American investors might know Booking Holdings (NASDAQ:BKNG) better as the company that owns Priceline.com. It recently changed its name to reflect its largest brand, Booking.com, which is much more popular in Europe than the United States.
Call it whatever you want -- the stock has been a big winner over the last decade. The share price has increased 16-fold over the last 10 years, and it's up over 200% over the last five years. Shares are up 22% this year while the S&P 500 index has been flat.
As more people move to booking travel online, Booking stands to see continued revenue growth, but it could also invite more competition, negatively impacting profit margins. And with the strong price appreciation in the stock, investors may be wondering whether or not it's a buy.
Let's take a closer look.
Only 35% of global hotel bookings take place online, according to research from Credit Suisse. Booking's websites account for around 10% of total hotel bookings, Credit Suisse's analysis finds. Still, there are hundreds of billions of dollars in travel bookings taking place through other channels every year, and that's a huge opportunity for Booking Holdings and competitors like Expedia Group (NASDAQ:EXPE).
As more people book travel online, it's possible a rising tide will lift all boats. The percentage of online bookings is expected to climb to 39% by 2020, growing 28% overall from last year to 2020. Booking is well-positioned to win a large share of that growth with its portfolio of properties in different geographies.
A virtuous cycle
Booking.com is one of the largest online travel agencies in the world, with about 1.6 million property listings between hotels and vacation rentals. Its only competitor with greater selection is Expedia, which boasted nearly 2 million total properties on its platforms, including 1.5 million from HomeAway's vacation rental listings.

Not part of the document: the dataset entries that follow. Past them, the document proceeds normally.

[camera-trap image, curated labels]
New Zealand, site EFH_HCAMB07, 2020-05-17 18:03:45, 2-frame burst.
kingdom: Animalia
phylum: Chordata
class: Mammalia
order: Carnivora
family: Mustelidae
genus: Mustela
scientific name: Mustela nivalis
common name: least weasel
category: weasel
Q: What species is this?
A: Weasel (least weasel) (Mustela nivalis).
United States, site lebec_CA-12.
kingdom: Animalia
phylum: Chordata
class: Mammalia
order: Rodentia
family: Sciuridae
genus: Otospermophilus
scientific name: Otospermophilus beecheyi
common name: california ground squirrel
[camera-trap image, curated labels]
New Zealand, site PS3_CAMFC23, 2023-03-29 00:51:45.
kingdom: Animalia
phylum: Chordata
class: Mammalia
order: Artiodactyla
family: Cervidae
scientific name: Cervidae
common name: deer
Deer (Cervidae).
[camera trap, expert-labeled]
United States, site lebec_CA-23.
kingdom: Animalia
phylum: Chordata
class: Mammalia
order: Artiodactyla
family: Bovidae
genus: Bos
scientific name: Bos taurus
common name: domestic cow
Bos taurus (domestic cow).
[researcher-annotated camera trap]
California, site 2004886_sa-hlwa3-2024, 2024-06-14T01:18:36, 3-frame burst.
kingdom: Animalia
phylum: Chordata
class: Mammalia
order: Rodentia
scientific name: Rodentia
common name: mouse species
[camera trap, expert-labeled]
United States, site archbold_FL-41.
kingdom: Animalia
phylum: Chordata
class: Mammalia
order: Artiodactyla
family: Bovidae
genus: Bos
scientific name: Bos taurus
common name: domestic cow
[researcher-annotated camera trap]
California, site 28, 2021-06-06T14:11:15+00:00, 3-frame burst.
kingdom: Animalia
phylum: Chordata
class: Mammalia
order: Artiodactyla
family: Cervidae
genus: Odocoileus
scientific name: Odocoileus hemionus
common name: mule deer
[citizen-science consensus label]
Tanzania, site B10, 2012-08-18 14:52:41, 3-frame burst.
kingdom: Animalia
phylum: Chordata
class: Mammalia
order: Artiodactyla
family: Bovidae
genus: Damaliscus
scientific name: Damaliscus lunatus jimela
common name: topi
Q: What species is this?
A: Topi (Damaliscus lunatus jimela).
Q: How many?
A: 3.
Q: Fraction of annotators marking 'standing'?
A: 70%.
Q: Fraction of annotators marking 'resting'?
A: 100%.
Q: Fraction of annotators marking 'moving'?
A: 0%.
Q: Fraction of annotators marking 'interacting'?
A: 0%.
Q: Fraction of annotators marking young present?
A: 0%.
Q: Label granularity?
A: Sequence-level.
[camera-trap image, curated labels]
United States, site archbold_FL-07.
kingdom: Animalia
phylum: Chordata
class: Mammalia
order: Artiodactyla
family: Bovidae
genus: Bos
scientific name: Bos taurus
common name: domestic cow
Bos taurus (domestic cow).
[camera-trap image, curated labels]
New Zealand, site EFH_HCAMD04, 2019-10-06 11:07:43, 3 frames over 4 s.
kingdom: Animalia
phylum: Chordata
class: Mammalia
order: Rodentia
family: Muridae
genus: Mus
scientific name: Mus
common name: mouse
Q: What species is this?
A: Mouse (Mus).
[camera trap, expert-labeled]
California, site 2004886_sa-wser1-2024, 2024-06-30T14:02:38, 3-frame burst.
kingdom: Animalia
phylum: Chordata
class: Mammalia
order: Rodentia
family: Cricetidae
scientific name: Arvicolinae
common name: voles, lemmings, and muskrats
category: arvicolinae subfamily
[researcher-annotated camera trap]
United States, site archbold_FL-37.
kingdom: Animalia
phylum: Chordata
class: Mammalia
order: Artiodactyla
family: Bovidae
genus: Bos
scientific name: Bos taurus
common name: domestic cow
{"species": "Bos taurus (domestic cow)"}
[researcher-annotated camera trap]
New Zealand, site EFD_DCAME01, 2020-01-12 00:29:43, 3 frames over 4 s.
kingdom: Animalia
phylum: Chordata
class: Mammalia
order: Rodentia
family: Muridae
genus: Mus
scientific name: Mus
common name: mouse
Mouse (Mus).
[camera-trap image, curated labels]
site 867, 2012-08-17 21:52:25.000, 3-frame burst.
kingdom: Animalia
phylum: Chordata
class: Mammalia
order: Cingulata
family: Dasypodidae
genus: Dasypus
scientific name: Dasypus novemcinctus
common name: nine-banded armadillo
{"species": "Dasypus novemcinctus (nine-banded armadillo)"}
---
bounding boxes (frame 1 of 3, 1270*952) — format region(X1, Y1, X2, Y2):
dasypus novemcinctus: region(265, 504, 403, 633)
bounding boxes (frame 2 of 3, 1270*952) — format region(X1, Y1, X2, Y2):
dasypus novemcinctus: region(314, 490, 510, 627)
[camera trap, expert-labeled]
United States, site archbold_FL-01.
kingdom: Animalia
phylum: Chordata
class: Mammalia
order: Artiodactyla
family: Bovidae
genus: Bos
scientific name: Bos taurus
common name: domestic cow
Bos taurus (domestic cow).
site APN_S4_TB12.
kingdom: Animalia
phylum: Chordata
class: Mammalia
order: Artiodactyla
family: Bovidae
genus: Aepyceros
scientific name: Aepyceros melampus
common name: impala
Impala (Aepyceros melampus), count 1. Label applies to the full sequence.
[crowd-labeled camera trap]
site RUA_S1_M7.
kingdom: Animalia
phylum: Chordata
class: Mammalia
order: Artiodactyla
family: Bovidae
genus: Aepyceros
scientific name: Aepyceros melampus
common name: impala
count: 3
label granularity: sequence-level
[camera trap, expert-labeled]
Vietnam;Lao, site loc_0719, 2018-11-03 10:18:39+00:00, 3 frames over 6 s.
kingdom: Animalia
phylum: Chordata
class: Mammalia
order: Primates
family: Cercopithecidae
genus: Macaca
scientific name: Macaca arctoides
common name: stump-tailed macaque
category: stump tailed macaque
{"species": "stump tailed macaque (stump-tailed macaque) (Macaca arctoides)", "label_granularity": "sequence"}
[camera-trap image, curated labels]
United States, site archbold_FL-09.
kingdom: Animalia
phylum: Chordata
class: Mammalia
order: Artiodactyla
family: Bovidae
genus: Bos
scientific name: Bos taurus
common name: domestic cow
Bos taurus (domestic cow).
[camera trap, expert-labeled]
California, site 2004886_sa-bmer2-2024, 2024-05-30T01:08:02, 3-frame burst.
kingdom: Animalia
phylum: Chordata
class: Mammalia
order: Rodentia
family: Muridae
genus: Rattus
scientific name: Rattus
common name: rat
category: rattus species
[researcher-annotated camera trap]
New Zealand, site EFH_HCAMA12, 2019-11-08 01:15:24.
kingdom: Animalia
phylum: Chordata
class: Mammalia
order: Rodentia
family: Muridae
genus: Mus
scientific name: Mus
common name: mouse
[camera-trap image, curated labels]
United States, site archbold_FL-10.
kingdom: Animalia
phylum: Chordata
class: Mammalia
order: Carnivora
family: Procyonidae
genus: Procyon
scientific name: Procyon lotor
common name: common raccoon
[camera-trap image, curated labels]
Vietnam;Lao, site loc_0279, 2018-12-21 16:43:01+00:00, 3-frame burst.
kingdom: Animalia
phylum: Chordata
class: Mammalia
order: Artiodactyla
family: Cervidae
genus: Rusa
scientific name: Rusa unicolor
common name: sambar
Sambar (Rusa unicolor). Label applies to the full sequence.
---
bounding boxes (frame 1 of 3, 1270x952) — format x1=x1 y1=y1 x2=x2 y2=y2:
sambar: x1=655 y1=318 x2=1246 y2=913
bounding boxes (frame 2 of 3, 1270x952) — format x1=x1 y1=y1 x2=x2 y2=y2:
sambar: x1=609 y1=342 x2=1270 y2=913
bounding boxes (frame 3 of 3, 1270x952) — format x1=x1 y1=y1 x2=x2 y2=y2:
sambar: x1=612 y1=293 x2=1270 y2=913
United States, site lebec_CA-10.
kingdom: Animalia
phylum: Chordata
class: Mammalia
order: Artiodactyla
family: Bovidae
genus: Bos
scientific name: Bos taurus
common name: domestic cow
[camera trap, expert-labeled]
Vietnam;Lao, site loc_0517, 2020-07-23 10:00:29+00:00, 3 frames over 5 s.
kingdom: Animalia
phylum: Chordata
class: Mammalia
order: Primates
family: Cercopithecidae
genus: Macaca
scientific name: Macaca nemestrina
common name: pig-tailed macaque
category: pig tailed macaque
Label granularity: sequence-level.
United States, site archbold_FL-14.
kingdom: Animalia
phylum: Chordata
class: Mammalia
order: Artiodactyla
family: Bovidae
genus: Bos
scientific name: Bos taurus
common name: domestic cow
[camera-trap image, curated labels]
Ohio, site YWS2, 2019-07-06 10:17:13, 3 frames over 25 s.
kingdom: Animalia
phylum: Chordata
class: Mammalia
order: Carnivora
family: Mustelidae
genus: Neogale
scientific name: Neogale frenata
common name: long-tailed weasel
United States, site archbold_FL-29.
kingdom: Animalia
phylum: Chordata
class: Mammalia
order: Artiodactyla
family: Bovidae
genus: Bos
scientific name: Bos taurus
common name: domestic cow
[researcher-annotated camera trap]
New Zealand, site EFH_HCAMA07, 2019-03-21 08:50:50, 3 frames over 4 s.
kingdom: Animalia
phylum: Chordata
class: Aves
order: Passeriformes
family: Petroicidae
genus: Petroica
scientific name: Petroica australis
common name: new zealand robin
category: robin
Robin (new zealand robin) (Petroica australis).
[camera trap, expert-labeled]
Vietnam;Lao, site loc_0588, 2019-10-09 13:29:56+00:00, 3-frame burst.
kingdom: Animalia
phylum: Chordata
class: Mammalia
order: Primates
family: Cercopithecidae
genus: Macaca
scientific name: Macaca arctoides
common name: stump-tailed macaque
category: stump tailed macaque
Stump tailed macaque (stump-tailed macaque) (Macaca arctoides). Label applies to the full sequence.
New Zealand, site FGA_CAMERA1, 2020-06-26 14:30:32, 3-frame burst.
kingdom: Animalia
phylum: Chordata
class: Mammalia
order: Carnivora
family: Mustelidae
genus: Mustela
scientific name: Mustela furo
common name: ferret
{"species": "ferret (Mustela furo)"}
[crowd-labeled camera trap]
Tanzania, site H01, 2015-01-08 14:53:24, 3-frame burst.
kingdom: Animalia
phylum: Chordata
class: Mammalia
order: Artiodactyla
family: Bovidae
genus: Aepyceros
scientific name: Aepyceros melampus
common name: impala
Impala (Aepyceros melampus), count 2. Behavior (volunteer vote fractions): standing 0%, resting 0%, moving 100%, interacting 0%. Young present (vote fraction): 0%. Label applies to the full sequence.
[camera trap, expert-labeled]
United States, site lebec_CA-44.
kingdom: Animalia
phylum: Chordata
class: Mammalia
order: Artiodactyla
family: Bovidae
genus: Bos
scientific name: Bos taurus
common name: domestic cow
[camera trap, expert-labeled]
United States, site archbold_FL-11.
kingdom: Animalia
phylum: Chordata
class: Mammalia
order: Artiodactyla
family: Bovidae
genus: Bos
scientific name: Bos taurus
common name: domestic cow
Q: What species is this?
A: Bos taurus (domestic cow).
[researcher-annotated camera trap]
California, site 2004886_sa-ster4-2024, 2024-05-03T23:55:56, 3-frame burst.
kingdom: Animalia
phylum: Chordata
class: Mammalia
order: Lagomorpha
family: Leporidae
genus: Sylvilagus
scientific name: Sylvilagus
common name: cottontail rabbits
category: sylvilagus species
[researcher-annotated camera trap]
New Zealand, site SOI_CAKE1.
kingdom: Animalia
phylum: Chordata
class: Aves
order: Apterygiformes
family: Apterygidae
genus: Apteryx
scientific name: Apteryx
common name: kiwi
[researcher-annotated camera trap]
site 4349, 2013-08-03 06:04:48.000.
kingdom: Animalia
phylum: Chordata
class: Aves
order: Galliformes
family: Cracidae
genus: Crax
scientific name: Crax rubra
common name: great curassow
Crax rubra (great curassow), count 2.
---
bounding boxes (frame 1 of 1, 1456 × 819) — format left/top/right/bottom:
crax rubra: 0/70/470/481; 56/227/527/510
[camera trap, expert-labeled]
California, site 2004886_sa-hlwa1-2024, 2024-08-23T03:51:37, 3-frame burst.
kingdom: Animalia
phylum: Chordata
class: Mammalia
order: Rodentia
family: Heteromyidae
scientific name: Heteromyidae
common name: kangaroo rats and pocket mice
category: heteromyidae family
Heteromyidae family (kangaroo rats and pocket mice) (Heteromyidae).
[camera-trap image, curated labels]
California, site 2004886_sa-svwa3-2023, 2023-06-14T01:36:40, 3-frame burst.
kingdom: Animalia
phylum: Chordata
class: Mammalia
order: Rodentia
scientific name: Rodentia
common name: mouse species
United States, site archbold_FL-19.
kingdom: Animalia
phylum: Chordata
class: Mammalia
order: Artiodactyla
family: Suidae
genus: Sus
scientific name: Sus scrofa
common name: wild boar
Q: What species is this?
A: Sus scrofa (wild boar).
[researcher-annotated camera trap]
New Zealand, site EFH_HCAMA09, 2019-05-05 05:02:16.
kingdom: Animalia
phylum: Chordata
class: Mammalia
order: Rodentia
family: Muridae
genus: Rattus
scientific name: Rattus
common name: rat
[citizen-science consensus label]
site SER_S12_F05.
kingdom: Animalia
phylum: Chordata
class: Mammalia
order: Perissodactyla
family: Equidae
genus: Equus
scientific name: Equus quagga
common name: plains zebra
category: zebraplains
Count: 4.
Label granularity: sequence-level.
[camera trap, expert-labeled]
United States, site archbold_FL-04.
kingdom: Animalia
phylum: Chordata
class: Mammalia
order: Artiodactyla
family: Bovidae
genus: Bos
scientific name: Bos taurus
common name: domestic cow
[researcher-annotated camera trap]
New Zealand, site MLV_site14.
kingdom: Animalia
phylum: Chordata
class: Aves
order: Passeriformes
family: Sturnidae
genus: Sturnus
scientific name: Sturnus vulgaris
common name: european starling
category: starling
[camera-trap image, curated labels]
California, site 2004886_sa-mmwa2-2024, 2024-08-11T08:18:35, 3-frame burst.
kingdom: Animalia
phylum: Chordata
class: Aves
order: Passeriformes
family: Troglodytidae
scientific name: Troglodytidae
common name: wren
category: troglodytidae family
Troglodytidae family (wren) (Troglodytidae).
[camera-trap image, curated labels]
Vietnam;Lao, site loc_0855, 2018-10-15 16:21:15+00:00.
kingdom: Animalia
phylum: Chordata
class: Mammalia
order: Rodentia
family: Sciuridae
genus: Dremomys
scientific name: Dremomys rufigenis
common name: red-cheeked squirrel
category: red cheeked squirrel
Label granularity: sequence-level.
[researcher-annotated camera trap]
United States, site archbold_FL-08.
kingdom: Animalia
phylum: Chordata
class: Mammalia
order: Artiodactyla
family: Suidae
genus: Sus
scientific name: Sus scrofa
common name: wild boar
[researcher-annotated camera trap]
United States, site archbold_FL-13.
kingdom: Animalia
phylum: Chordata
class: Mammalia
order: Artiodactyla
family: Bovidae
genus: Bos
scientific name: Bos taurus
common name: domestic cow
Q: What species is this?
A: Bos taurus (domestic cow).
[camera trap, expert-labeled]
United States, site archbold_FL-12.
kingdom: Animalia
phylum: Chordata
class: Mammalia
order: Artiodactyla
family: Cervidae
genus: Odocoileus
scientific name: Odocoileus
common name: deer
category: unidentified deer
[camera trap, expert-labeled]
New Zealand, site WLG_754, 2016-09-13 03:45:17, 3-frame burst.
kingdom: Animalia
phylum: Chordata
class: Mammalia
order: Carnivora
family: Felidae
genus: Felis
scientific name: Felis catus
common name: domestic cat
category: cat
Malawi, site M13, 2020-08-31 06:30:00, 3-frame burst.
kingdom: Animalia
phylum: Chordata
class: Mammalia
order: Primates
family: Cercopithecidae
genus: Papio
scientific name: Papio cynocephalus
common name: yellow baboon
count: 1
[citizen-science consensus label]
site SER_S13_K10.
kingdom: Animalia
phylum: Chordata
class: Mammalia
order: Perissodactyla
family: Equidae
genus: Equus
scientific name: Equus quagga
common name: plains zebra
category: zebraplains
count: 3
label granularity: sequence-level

But Booking has a substantial advantage in Europe, where it first started. Unlike the U.S. market, the majority of hotels in Europe are small boutique hotels, which are reliant on online travel agencies like Booking.com to attract customers since they have relatively small marketing budgets. Furthermore, those small budgets mean they're limited in their ability to work with multiple partners, so most hotels will only list their properties on a single online travel agency.
That's great for Booking.com, which has strong consumer penetration in Europe. That's evidenced by the Booking.com app's position in the top 10 travel apps in various European countries. Meanwhile, Expedia's app is a lot harder to find on those top 10 lists.
Bringing in more traffic creates a virtuous cycle in that it attracts more hoteliers to the platform, creating better selection and reinforcing the platform as the top destination for travelers.
Booking exhibits similar strengths in Asia with its Agoda property and its partnerships with Ctrip and Meituan-Dianping. Booking.com also has a fairly strong consumer presence in South America, where boutique hotels are also much more popular than chains.
The virtuous cycle means Booking is well-positioned to win more than its fair share of the growth in online travel bookings.
There's a risk that as more travel spending moves online, Booking could face increased competition. For now, Expedia is its biggest competitor, and the two combine to take about two-thirds of the online hotel bookings market.
That level of scale makes it very difficult for a smaller company to make significant headway in the online travel agency space. Online travel agencies require a lot of marketing to attract customers to their websites and they would also need personnel to reach out to hotels to add listings to their platform.
With regard to marketing, Booking is far more efficient than the competition while still spending boatloads. It spent $4.5 billion on advertising last year, 36% of revenue. In comparison, Expedia spent nearly the same amount, but it accounted for 43% of its revenue.
Only a few existing internet companies have the audience, personnel, and marketing budget to make them capable of competing with Booking. (And they're kind of busy dealing with data privacy concerns at the moment.) Even then, Google's past attempt fell flat after the Alphabet company launched a travel app a couple years ago. Smaller companies that start to find success might just be acquired by Booking or Expedia, as we've seen in the past.
A great company, but is it a buy?
Booking Holdings has developed a portfolio of great properties and established a strong competitive advantage, particularly in Europe. It's well-positioned to keep growing revenue and earnings, but investors need to determine whether or not the stock is worth buying at the current price.
The stock currently trades for about 24.5 times expected earnings for 2018 and 21.4 times 2019 expected earnings. That's a pretty high multiple, but with a very strong potential for double-digit average revenue growth over the next few years and expanding profit margin, that actually seems like a fair price.
By comparison, Expedia currently trades for 23.3 times 2018 earnings expectations and 19.5 times analysts' expectations for 2019. Booking might deserve a slight premium to Expedia due to its competitive advantages with regard to boutique hotel booking.
I think investors could do well with either, and Booking could offer better growth over the next few years. For investors looking to capitalize on the secular growth of online travel booking, Booking is still worth buying at its current stock price.